From the records below, transcribe exactly the lines that begin at the line with "site 4348, 2013-04-17 06:14:00.000." and end at the line with "common name: grant's gazelle", both included.

+ + + +

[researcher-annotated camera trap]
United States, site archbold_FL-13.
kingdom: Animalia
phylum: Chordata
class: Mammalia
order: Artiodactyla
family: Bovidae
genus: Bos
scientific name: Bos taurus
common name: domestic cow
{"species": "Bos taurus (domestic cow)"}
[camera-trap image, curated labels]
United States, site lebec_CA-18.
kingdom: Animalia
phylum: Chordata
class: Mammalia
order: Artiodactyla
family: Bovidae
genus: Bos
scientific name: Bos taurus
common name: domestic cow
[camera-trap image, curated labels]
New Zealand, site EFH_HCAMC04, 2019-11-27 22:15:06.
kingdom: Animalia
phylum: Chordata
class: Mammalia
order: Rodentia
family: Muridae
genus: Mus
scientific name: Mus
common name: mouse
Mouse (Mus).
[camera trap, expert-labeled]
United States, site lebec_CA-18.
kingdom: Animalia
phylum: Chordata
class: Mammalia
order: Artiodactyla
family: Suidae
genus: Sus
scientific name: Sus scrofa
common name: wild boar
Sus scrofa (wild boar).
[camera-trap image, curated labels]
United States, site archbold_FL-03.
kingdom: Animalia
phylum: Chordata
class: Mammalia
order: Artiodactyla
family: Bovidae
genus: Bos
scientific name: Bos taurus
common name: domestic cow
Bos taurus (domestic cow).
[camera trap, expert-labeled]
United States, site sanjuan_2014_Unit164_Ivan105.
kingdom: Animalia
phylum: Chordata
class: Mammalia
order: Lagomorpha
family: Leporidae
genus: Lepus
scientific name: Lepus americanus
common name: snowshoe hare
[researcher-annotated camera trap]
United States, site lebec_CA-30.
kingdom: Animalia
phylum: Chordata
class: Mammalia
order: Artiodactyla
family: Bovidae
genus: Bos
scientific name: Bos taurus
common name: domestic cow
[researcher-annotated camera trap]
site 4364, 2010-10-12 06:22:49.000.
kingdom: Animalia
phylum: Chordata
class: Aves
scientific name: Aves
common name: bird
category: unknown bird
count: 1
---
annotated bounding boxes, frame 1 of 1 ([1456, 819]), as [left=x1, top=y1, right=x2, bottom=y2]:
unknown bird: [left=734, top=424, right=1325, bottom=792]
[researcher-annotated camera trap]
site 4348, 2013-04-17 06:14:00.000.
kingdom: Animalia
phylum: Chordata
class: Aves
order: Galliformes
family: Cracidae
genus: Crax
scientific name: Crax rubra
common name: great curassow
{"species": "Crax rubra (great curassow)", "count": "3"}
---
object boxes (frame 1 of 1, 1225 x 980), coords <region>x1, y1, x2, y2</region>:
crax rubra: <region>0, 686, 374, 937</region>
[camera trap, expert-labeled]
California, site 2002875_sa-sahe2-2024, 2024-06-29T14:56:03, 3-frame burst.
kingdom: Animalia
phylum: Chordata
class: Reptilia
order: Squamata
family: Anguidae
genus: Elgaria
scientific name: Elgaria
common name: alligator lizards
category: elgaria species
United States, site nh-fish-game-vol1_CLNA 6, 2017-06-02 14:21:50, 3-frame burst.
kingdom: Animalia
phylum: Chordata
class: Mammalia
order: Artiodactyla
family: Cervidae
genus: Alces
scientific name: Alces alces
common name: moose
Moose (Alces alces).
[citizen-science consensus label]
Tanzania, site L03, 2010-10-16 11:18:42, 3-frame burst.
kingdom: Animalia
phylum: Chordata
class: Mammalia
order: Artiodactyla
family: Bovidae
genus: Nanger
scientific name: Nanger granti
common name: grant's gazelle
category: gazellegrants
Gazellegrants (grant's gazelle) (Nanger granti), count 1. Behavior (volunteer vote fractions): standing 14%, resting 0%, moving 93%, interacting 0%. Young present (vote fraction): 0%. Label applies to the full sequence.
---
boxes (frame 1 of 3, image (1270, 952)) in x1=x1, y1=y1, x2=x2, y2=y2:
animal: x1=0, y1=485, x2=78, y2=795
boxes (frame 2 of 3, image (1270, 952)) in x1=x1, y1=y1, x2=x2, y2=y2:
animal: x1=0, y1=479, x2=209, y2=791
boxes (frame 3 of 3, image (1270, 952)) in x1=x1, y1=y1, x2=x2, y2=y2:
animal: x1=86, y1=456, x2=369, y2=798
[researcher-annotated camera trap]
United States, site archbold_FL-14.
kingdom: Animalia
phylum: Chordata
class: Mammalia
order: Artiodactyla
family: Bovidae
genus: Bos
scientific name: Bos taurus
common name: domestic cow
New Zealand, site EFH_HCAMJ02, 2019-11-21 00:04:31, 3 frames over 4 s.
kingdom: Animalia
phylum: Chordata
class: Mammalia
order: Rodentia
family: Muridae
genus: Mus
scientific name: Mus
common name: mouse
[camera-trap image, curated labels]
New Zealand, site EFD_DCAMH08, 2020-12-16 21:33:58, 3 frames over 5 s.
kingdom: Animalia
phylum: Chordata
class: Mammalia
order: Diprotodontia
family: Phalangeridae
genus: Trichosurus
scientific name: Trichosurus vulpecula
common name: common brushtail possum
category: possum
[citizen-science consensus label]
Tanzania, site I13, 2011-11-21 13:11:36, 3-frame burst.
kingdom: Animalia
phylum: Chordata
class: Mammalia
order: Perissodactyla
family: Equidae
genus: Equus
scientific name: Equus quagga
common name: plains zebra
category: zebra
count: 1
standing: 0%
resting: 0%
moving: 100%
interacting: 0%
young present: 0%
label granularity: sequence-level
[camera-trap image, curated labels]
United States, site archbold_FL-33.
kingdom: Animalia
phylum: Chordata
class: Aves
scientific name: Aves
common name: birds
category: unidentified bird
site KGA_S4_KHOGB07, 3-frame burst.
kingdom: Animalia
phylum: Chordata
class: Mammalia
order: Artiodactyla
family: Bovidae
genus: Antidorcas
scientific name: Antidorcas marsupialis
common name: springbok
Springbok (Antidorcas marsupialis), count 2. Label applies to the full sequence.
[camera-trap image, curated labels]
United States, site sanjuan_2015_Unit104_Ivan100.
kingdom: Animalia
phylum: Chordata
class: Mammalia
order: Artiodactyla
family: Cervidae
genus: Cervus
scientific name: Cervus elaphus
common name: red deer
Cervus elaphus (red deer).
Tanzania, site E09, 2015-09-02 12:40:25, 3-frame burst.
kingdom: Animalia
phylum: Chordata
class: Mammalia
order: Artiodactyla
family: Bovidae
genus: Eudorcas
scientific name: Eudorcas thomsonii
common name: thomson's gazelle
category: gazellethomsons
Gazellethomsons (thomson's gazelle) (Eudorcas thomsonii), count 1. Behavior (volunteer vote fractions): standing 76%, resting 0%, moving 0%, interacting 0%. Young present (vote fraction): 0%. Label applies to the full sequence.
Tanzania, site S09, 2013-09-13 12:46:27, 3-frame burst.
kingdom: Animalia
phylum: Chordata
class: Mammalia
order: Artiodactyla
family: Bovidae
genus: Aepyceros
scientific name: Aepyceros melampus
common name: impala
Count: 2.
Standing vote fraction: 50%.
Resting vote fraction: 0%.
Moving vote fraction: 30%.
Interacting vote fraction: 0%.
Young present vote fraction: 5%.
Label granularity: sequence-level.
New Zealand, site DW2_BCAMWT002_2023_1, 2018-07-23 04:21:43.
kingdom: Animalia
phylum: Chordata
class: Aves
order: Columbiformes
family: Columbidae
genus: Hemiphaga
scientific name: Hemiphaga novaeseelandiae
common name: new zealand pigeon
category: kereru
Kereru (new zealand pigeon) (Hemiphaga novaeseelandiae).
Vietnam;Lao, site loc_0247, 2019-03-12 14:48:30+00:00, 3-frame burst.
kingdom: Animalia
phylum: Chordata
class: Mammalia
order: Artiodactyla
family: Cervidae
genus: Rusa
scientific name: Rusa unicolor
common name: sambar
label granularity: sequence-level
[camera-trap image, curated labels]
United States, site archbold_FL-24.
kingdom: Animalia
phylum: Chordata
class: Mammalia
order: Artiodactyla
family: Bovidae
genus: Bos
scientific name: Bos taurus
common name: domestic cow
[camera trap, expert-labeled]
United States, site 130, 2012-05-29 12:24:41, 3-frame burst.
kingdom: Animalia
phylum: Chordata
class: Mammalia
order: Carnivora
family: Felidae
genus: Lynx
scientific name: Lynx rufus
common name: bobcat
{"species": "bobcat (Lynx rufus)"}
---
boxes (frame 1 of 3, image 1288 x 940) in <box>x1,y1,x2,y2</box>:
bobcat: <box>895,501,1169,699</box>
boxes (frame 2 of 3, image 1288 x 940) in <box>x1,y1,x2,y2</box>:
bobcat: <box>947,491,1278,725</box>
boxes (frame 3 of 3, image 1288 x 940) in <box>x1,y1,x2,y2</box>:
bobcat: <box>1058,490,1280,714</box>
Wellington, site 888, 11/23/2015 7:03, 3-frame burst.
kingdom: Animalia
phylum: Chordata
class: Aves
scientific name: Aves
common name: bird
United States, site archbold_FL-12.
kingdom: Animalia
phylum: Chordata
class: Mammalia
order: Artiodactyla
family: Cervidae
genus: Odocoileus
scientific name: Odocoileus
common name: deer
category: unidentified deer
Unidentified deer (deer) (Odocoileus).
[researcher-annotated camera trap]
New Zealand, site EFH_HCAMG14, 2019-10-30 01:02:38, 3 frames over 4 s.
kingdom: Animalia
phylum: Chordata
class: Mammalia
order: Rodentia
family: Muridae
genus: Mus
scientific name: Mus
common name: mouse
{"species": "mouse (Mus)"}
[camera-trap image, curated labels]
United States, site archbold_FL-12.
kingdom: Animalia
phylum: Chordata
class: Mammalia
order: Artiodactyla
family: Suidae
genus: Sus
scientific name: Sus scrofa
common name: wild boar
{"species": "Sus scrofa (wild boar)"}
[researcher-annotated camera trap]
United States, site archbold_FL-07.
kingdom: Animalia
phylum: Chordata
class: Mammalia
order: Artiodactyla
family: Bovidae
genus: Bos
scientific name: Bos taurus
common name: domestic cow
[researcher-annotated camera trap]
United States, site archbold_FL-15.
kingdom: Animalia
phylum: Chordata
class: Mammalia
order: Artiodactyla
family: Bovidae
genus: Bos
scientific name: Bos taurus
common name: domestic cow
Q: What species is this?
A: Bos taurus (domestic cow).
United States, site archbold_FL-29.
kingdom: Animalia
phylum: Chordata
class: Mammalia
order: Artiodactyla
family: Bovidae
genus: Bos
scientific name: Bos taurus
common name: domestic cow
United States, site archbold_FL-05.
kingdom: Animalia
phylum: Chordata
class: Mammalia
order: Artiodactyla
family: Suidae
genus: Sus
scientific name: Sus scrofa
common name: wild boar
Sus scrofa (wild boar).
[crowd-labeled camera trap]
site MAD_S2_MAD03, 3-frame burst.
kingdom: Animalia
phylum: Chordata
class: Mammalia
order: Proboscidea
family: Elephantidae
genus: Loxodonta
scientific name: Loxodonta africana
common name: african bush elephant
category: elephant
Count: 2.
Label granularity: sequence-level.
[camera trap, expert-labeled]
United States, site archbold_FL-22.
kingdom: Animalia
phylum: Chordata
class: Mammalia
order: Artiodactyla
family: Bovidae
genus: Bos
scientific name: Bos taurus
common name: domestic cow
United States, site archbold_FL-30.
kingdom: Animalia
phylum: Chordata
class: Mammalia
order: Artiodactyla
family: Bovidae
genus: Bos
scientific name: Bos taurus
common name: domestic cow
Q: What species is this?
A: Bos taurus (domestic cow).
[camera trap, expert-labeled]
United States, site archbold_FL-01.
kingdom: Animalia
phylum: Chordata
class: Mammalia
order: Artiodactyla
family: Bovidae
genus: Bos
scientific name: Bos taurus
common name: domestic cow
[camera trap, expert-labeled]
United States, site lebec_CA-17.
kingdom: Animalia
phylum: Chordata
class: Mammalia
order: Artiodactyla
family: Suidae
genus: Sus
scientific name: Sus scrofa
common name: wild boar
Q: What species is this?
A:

+ + + +

> **ANSWER AREA**:
site 4348, 2013-04-17 06:14:00.000.
kingdom: Animalia
phylum: Chordata
class: Aves
order: Galliformes
family: Cracidae
genus: Crax
scientific name: Crax rubra
common name: great curassow
{"species": "Crax rubra (great curassow)", "count": "3"}
---
object boxes (frame 1 of 1, 1225 x 980), coords <region>x1, y1, x2, y2</region>:
crax rubra: <region>0, 686, 374, 937</region>
[camera trap, expert-labeled]
California, site 2002875_sa-sahe2-2024, 2024-06-29T14:56:03, 3-frame burst.
kingdom: Animalia
phylum: Chordata
class: Reptilia
order: Squamata
family: Anguidae
genus: Elgaria
scientific name: Elgaria
common name: alligator lizards
category: elgaria species
United States, site nh-fish-game-vol1_CLNA 6, 2017-06-02 14:21:50, 3-frame burst.
kingdom: Animalia
phylum: Chordata
class: Mammalia
order: Artiodactyla
family: Cervidae
genus: Alces
scientific name: Alces alces
common name: moose
Moose (Alces alces).
[citizen-science consensus label]
Tanzania, site L03, 2010-10-16 11:18:42, 3-frame burst.
kingdom: Animalia
phylum: Chordata
class: Mammalia
order: Artiodactyla
family: Bovidae
genus: Nanger
scientific name: Nanger granti
common name: grant's gazelle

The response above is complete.